I personally haven’t mastered Instagram by any means. I don’t have tens of thousands of followers, and I don’t always have great content to post. In fact, I’ve been posting less because there are times when I don’t feel like my photo is “Instagram worthy.” UGH. Just typing that out seems so stupid. So this post isn’t going to be offering you tips and tricks to increase your following. If you’d like to read some awesome tips, my friend Jess just did a post about it this week! Go check it out. 

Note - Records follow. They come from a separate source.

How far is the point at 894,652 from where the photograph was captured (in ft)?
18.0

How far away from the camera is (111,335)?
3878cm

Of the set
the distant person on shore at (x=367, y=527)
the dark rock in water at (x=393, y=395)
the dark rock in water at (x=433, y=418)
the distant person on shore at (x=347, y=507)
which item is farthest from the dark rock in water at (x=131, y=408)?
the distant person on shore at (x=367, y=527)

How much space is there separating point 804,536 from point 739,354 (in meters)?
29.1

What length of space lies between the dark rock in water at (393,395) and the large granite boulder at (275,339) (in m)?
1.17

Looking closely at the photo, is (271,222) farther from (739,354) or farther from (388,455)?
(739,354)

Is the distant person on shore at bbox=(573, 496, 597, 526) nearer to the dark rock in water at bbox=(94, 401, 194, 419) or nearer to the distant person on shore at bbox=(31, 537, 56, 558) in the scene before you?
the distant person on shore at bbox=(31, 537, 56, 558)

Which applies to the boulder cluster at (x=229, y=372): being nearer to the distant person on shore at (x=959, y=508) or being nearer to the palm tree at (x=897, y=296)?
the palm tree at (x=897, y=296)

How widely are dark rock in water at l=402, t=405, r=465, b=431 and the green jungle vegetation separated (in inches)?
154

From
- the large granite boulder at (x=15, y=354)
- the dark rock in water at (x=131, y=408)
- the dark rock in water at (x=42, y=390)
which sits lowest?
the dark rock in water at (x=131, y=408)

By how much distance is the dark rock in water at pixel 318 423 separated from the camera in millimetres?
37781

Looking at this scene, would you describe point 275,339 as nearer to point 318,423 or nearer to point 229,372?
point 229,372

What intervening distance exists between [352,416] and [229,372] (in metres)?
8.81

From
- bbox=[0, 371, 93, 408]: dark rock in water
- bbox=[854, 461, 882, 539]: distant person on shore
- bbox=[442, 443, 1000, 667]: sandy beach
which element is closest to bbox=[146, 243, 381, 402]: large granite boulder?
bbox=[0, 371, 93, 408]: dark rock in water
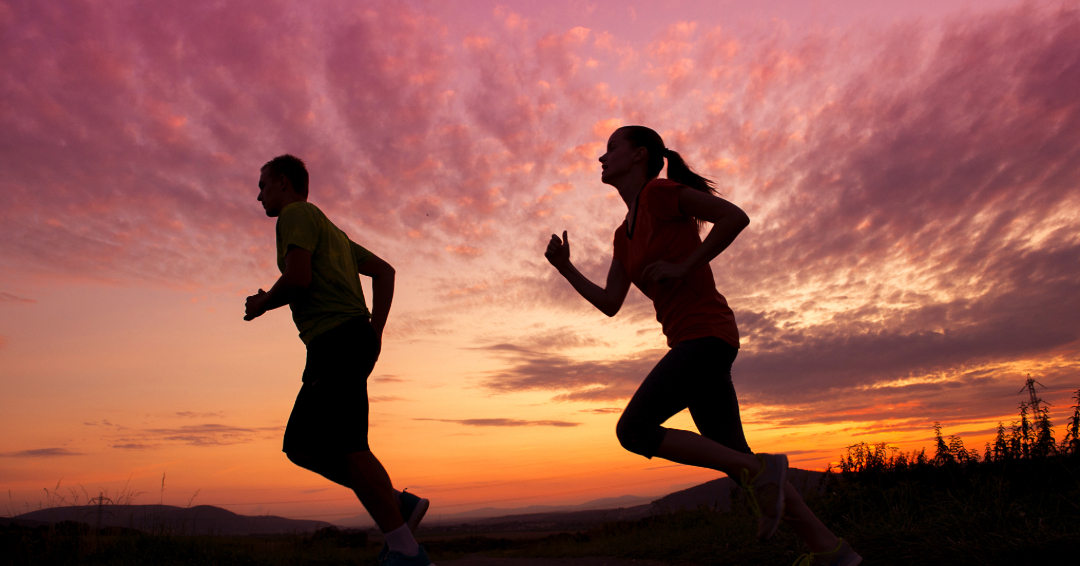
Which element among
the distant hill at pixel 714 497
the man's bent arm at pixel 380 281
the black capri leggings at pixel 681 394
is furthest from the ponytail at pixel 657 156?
the distant hill at pixel 714 497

I wanted to use this post today to talk about something called the comparison trap. I was inspired to write this after seeing one of my favorite bloggers, Brighton the Day, do a post about this topic earlier this week. The comparison trap occurs when you’re constantly looking at the seemingly picture perfect lives of others on social media, leading you to feel less worthy or not good enough. No matter how hard you try to avoid it, I’m sure that you’ve fell victim to the comparison trap at least a few times, if not more just by looking through your Instagram feed. As Brighton mentioned in her post, social media isn’t REAL life

You see photos of bloggers in the cutest outfits with the most voluminous hair, holding a bouquet of flowers in front of a random building downtown, on a Wednesday afternoon. Who wouldn’t want to look like that galavanting around the city on a random workday? But I promise you, that photo was most likely taken at an earlier time, and it probably took that blogger a dozen or more shots in order to capture the perfect one. And that’s just the time it takes to get the photo to begin with. Then, it probably took her at LEAST 45 minutes editing the photo, creating a witty caption, and strategically tagging accounts and posting hashtags. It’s a lot of work to create the aesthetic and story you want to portray on social media. Please don’t get me wrong – I’m not discounting this at all. 

What I want to begin doing is showcasing a bit more behind the scenes on my feed and in my InstaStories, and being more real with my captions. Enough already with the photos of flowers perfectly arranged in purses. Like who really travels around like that?! I’m not saying that I’m going to let my feed become a complete mess – I still want to showcase beautiful things – but I want to mix in some realness too. 

To start things off, I thought it would be fun to go back through a few of my Instagram photos and rewrite the captions to give you a more accurate depiction of what’s going on. Haha, let’s see…

The truth behind some of my Instagram photos

Truth: This was towards the end of a morning of shooting for a sponsored campaign, and Pete would not sit still for this photo. I’m surprised we even got this shot. In 99% of the other photos we took, Pete was barking, lunging out of my arms, and being an overall pain. The smile was forced and all I wanted to do was put on pajamas and watch Netflix. 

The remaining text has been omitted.